Written exercise 1
According to the NOx emissions text, how much does air pollution cost the UK economy each year?
Written exercise 2
Please copy the passage of the NOx emissions text between "This Project has" and "already taking place.", inclusive.

Quoted text
★ ★ ★ ★
Measurements of urban emissions of NOx

This Project has been filled

Introduction

Air pollution is currently the largest environmental health stressor on the UK population. At present the main pollutants of concern in urban centres are nitrogen dioxide (NO2) and particles less than 2.5µm in diameter, measured by their mass (PM2.5), alongside ozone (O3) in suburban and rural environments. It is estimated that air pollution has an effect equivalent to 40,000 premature deaths/year in England, and costs the UK economy between £10 billion and £20 billion/year. However, since our transport systems, the way we heat our homes, our energy supply, our use of solvents and our agricultural systems are all changing, we know that profound changes in pollutant emissions are likely in the coming years and indeed are already taking place.
★ ★ ★ ★
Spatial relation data

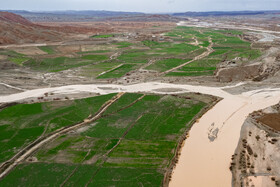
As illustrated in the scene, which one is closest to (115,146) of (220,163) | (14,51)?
(220,163)

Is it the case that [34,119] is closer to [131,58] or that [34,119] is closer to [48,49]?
[131,58]

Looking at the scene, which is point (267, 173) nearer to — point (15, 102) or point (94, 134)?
point (94, 134)

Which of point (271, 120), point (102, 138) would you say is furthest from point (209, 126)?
point (102, 138)

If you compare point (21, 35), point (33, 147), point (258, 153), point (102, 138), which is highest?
point (21, 35)

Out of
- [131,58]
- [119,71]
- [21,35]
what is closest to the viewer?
[119,71]

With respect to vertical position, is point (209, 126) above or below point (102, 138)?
above

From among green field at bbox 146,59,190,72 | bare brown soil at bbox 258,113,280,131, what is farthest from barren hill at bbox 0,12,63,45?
bare brown soil at bbox 258,113,280,131
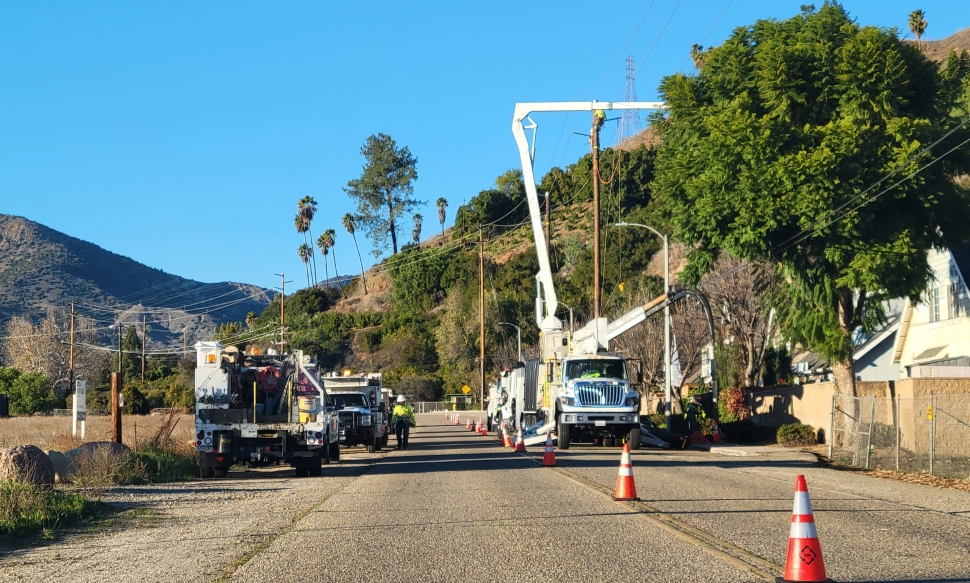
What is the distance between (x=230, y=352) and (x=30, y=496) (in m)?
8.69

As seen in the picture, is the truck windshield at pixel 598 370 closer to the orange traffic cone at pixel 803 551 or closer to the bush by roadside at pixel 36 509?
the bush by roadside at pixel 36 509

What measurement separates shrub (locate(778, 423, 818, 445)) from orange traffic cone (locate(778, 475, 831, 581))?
76.1ft

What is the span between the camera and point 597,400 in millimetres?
30203

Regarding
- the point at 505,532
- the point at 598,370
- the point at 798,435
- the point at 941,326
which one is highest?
the point at 941,326

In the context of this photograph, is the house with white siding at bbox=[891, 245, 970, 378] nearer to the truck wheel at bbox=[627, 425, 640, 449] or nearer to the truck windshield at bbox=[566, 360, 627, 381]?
the truck wheel at bbox=[627, 425, 640, 449]

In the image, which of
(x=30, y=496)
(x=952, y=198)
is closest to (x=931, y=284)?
(x=952, y=198)

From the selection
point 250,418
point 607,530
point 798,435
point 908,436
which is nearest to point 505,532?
point 607,530

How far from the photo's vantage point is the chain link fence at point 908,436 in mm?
23828

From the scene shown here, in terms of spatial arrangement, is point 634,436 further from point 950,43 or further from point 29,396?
point 950,43

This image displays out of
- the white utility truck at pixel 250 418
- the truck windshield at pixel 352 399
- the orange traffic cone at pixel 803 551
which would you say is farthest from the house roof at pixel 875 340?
the orange traffic cone at pixel 803 551

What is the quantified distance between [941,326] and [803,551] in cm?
2947

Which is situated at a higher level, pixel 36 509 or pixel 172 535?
pixel 36 509

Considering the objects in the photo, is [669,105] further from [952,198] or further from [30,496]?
[30,496]

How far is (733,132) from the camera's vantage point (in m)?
27.0
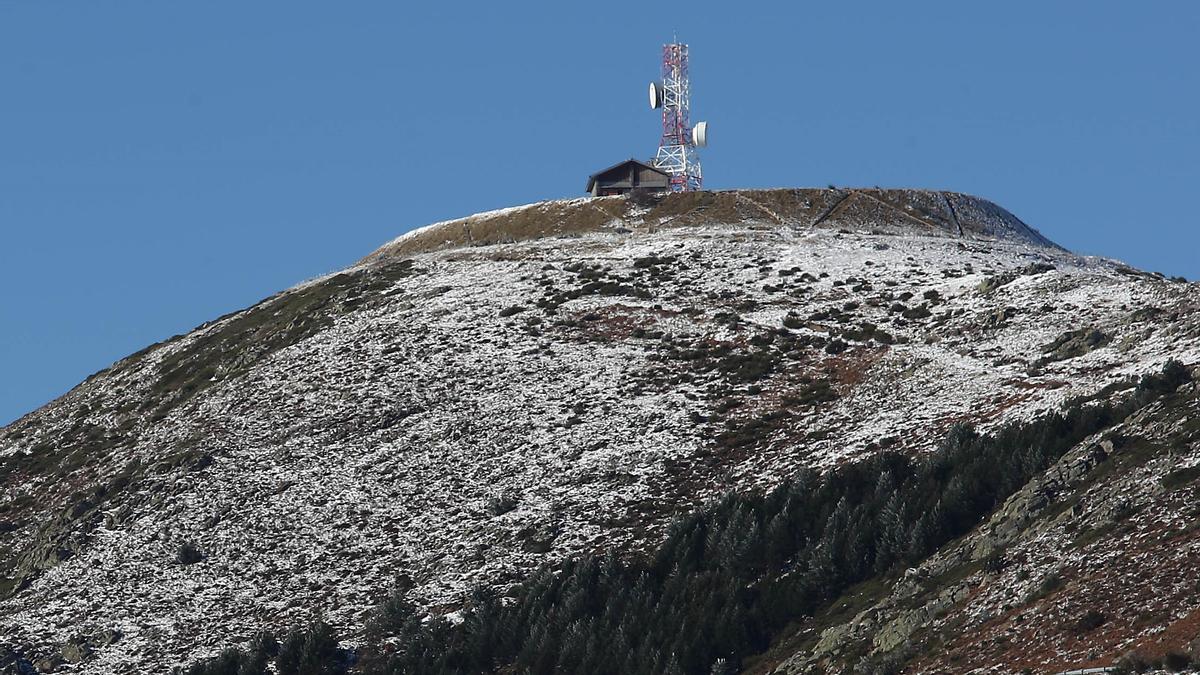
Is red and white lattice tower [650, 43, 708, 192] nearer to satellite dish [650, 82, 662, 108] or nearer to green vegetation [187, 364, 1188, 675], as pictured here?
satellite dish [650, 82, 662, 108]

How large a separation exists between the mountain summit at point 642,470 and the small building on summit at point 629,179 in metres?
11.5

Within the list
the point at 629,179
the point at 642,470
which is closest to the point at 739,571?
the point at 642,470

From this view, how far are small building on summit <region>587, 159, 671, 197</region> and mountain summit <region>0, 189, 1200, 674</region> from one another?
11.5 meters

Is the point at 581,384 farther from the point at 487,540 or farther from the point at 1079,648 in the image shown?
the point at 1079,648

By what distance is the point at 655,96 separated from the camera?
10131 cm

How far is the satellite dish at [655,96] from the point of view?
101 m

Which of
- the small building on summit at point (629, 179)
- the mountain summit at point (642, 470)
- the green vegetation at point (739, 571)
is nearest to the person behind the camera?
the mountain summit at point (642, 470)

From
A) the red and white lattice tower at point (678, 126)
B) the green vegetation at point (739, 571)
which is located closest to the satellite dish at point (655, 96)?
the red and white lattice tower at point (678, 126)

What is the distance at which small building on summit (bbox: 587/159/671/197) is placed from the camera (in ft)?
326

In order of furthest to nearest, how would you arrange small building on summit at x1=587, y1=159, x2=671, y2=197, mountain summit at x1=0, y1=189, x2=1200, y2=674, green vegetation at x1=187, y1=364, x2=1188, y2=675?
small building on summit at x1=587, y1=159, x2=671, y2=197 → green vegetation at x1=187, y1=364, x2=1188, y2=675 → mountain summit at x1=0, y1=189, x2=1200, y2=674

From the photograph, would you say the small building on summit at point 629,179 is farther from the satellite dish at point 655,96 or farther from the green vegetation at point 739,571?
the green vegetation at point 739,571

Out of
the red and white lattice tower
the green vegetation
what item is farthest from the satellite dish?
the green vegetation

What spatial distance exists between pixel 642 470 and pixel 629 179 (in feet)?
149

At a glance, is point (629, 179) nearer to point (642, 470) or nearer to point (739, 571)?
point (642, 470)
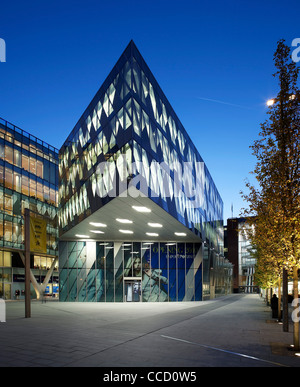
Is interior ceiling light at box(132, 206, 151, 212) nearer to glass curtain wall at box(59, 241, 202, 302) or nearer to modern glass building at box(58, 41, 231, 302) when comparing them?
modern glass building at box(58, 41, 231, 302)

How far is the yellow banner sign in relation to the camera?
22.9 m

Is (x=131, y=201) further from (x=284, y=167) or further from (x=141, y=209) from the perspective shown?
(x=284, y=167)

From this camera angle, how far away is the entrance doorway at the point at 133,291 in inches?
1674

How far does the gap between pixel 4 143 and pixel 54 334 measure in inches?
1367

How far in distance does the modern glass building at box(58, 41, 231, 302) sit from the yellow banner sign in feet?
13.6

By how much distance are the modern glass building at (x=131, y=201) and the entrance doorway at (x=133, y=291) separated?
11 centimetres

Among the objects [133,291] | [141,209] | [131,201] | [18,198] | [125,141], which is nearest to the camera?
[125,141]

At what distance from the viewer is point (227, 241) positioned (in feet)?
384

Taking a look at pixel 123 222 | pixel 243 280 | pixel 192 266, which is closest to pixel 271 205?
pixel 123 222

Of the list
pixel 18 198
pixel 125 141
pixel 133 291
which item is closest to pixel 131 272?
pixel 133 291

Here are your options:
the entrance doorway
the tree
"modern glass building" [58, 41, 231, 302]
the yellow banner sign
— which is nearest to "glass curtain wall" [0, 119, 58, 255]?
"modern glass building" [58, 41, 231, 302]

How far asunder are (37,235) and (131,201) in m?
6.07

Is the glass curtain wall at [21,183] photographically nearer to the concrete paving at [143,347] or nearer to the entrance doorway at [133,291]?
the entrance doorway at [133,291]

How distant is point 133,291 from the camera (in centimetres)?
4262
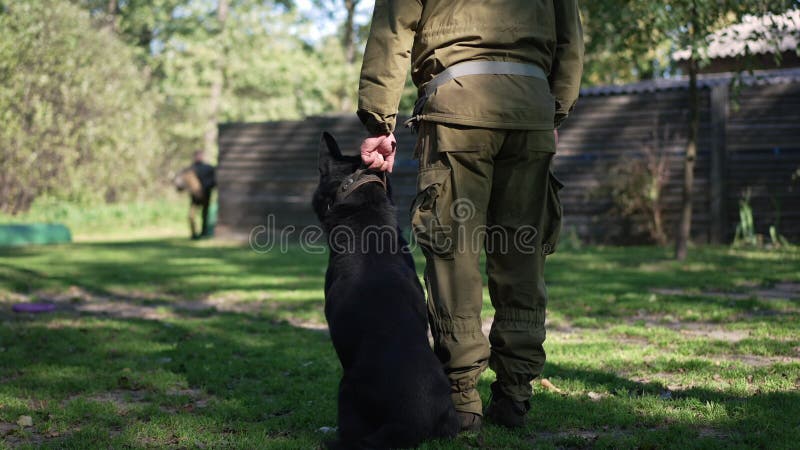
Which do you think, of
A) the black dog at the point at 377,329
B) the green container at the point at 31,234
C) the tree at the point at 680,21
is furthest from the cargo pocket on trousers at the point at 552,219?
the green container at the point at 31,234

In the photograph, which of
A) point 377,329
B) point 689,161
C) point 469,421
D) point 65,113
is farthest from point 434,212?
point 65,113

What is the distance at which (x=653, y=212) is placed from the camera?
11.6m

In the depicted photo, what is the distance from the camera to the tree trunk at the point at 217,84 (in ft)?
97.6

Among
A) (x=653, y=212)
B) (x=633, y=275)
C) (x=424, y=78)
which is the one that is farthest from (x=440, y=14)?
(x=653, y=212)

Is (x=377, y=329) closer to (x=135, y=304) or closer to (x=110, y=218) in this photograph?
(x=135, y=304)

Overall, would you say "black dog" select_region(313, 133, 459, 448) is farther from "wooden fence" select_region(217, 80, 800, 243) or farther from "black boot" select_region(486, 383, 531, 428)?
"wooden fence" select_region(217, 80, 800, 243)

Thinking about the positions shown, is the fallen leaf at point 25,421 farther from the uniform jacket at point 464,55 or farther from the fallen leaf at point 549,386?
the fallen leaf at point 549,386

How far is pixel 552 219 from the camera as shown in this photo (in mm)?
3227

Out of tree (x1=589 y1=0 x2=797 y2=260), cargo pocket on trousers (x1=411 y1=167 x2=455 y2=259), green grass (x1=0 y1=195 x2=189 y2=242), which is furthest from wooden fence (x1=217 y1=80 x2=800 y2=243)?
cargo pocket on trousers (x1=411 y1=167 x2=455 y2=259)

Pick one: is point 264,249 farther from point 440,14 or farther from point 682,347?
point 440,14

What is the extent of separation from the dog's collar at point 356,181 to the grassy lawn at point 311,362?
1.08 metres

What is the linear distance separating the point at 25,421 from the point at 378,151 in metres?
2.13

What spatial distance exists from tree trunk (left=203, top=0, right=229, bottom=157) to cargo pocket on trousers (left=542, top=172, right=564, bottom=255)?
28083 mm

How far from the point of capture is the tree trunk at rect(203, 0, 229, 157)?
1171 inches
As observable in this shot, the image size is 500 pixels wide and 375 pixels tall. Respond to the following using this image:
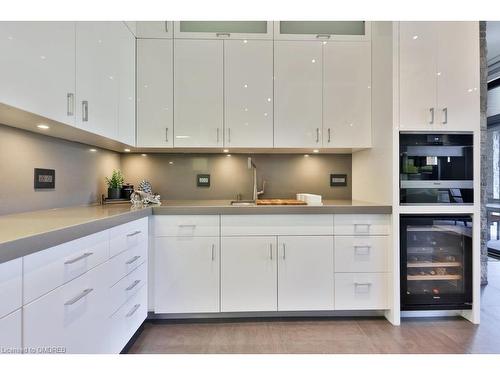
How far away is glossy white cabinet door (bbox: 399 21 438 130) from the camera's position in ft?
6.81

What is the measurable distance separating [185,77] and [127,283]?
158cm

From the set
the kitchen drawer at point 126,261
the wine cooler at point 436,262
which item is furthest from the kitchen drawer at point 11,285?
the wine cooler at point 436,262

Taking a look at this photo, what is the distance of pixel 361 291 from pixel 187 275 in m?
1.26

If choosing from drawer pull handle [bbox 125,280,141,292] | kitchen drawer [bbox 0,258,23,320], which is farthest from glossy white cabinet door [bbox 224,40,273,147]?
kitchen drawer [bbox 0,258,23,320]

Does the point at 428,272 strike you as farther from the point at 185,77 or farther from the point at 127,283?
the point at 185,77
★ ★ ★ ★
Correct result 1
Between £10 billion and £20 billion per year.

Correct result 2
This Project has been filled

Introduction

Air pollution is currently the largest environmental health stressor on the UK population. At present the main pollutants of concern in urban centres are nitrogen dioxide (NO2) and particles less than 2.5µm in diameter, measured by their mass (PM2.5), alongside ozone (O3) in suburban and rural environments. It is estimated that air pollution has an effect equivalent to 40,000 premature deaths/year in England, and costs the UK economy between £10 billion and £20 billion/year. However, since our transport systems, the way we heat our homes, our energy supply, our use of solvents and our agricultural systems are all changing, we know that profound changes in pollutant emissions are likely in the coming years and indeed are already taking place.